WORTH A LOOK?: ****
WHERE: Empire Cinema Haymarket
WHEN: 1/4 (matinee) runs to 2/9/18
The setting is England in 1938 and members of the cast dressed as ushers and usherettes meet us in the foyer of this cinema venue to serenade us to our seats.
- Read on for reasons including why Rice was right to return to this after the Globe
Before curtain up we are offered tissues in case we get a piece of grit in our eye and the play begins with a husband in black and white onscreen urging his wife, who is sat with another man in the front row of our audience, to rejoin him on screen.
Welcome to the hugely imaginative revival of Emma Rice’s 2008 reimagining of the 1945 film of the Noel Coward play about a bored housewife who encounters a GP at a station when she is struggling with a piece of grit in her eye.
Rice leaves her role as artistic director at Shakespeare’s Globe this month and this is a timely reminder of a greatest hit from her back catalogue.
This revival includes 10 songs, nine of which are by Coward, which includes such well-known songs as Mad About The Boy which propel the story forward.

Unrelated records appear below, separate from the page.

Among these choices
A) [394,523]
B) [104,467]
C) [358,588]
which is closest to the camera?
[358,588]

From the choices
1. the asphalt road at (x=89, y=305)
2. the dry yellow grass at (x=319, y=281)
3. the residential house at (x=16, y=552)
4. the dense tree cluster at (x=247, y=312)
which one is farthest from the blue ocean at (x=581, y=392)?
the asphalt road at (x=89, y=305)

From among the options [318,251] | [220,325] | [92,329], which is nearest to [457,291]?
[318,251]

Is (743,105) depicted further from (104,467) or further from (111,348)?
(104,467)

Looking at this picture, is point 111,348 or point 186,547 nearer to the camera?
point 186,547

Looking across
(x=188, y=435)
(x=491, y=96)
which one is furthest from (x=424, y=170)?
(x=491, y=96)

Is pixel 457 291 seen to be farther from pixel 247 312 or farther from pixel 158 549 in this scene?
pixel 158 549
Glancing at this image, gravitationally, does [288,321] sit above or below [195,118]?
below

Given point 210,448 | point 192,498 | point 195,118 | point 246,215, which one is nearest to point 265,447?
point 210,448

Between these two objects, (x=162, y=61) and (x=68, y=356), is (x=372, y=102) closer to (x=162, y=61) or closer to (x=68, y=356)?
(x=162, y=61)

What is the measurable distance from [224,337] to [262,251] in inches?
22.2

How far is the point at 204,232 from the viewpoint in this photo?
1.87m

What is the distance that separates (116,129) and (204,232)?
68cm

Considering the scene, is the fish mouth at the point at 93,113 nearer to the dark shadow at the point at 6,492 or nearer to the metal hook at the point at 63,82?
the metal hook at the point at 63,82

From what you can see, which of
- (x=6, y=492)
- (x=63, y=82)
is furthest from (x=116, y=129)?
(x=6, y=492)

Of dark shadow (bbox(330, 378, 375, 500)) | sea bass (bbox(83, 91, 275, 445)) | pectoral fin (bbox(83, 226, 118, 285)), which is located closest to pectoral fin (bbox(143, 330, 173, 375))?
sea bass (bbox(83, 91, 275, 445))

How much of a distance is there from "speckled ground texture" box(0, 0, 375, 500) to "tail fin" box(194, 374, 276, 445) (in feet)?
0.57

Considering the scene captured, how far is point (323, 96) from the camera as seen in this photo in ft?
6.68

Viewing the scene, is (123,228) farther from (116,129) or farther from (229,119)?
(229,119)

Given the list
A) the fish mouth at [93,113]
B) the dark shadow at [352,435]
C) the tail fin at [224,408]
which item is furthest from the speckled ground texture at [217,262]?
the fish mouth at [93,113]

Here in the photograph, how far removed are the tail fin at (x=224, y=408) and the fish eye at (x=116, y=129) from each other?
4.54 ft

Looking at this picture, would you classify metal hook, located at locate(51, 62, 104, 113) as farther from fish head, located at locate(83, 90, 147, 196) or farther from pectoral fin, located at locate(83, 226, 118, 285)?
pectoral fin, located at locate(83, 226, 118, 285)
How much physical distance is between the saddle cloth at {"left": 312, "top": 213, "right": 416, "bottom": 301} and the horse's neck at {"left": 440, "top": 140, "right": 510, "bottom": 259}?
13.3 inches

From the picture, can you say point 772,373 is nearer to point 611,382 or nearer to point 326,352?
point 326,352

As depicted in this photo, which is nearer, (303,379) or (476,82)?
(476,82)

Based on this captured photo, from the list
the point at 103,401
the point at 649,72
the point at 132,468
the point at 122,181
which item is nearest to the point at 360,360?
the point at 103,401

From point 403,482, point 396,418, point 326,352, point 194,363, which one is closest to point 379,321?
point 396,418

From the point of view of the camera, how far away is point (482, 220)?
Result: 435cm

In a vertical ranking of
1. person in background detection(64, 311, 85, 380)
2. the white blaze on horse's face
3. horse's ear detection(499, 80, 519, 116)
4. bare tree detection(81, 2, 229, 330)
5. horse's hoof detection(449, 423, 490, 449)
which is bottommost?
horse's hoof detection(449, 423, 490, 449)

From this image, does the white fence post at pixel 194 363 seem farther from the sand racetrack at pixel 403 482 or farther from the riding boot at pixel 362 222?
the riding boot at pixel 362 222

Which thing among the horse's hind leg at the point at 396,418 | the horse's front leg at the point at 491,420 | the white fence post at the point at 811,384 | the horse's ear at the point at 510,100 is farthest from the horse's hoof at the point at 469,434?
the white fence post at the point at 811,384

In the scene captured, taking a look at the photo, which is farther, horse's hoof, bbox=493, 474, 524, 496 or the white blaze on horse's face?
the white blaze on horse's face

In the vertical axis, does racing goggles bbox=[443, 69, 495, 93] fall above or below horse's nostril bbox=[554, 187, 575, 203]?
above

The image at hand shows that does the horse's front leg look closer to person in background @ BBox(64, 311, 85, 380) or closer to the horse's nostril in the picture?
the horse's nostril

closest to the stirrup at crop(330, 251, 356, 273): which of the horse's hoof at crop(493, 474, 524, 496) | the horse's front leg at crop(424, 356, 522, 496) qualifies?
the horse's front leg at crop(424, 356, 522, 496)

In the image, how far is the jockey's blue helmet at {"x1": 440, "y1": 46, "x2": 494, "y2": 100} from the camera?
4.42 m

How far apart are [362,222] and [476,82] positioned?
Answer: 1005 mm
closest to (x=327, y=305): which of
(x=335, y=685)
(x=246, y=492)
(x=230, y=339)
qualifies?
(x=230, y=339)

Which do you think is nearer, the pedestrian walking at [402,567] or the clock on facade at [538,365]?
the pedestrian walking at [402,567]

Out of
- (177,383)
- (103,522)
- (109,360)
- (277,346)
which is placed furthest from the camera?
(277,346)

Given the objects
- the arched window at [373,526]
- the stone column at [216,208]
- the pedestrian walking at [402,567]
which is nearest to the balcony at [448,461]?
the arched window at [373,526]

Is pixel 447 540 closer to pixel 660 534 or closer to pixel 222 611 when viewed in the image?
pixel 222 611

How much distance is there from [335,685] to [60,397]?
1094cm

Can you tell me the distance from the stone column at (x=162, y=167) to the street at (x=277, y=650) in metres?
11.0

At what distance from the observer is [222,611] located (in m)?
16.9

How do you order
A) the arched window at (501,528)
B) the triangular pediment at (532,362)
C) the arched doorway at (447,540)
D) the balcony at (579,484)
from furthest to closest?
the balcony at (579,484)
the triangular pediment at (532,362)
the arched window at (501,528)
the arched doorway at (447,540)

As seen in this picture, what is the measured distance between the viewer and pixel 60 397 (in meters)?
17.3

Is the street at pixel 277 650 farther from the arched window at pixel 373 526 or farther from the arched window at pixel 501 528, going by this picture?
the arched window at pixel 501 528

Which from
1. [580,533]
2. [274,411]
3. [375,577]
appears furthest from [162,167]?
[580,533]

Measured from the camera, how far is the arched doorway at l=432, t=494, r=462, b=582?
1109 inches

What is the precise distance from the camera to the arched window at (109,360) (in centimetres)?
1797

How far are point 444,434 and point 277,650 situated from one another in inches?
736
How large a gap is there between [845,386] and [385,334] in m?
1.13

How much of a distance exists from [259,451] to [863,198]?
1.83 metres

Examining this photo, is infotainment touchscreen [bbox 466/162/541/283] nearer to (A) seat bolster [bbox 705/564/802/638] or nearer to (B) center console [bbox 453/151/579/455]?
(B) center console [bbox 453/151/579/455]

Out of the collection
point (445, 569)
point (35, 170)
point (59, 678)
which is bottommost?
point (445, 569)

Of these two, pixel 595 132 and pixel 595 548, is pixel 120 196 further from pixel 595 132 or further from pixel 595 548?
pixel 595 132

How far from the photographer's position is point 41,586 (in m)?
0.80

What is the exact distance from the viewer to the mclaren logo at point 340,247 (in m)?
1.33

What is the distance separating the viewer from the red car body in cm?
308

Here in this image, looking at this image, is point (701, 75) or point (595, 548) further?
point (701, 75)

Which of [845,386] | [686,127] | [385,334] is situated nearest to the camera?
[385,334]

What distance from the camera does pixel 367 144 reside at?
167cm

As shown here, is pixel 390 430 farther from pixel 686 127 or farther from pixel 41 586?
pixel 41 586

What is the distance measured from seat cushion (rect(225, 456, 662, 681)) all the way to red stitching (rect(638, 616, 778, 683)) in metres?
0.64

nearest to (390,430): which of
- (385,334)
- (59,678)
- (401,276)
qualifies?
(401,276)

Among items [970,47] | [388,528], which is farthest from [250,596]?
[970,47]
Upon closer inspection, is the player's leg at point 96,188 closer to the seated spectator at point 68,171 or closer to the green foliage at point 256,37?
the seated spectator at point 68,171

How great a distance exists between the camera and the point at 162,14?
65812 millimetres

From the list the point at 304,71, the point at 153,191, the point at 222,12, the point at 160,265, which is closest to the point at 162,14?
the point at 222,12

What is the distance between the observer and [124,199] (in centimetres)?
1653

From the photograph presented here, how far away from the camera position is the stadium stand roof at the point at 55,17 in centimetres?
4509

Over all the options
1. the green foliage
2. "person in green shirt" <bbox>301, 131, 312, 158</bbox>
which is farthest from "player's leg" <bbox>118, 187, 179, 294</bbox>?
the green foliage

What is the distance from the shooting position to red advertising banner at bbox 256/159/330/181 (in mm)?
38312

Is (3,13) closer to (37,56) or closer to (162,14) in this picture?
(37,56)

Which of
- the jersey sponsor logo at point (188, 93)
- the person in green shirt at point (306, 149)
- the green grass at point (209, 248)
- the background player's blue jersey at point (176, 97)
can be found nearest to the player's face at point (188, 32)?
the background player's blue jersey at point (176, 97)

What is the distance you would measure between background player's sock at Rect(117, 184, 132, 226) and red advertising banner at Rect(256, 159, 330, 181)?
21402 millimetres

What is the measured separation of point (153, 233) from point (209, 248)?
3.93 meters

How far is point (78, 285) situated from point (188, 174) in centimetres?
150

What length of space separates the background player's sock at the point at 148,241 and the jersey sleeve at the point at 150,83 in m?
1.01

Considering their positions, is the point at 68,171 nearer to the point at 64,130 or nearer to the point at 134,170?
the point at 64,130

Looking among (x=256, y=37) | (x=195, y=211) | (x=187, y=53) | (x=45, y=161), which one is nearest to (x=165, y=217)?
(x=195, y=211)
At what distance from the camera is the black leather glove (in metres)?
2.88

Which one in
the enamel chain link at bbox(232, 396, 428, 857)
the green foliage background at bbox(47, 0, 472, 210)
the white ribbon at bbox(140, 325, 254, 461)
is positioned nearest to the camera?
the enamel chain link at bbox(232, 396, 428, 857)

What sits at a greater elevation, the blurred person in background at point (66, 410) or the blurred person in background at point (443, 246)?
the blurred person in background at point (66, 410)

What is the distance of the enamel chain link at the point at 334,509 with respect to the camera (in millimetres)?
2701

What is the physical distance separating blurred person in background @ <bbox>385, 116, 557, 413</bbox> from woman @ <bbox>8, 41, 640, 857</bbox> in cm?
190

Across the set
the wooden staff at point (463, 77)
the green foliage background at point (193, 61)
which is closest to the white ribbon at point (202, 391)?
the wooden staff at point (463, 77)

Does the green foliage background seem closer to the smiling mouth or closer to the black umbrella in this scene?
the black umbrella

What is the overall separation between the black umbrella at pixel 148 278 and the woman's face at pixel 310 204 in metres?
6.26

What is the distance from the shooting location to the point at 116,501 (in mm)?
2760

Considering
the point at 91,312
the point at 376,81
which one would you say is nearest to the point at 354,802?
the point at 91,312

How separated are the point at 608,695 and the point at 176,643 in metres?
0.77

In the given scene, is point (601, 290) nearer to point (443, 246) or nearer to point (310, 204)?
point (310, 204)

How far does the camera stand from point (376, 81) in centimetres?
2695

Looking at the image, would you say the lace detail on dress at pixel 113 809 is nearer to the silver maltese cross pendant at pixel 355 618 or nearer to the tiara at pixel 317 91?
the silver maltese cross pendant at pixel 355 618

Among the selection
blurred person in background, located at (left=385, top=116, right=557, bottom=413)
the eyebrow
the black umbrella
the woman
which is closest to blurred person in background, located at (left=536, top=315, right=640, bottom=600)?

The cast sing and play the songs and special mention must go to Beverly Rudd (the funniest thing about it in a variety of roles) and Jos Slovick (who sings and plays most memorably).
Much of the action is in the cafe at the station and the woman in charge there (Myrtle Bagot) is brought vividly to life by Lucy Thackeray whose imitation is spot on and whose accent slip gives a sense of the need of the time to act in a certain way to fit in.
The reason why Brief Encounter has such wide appeal is because of the universality of the story of not wanting to be trapped into a certain way of behaving that doesn’t ring true.
At 95 minutes without interval, this is a wildly inventive, visual and aural joy from start to finish.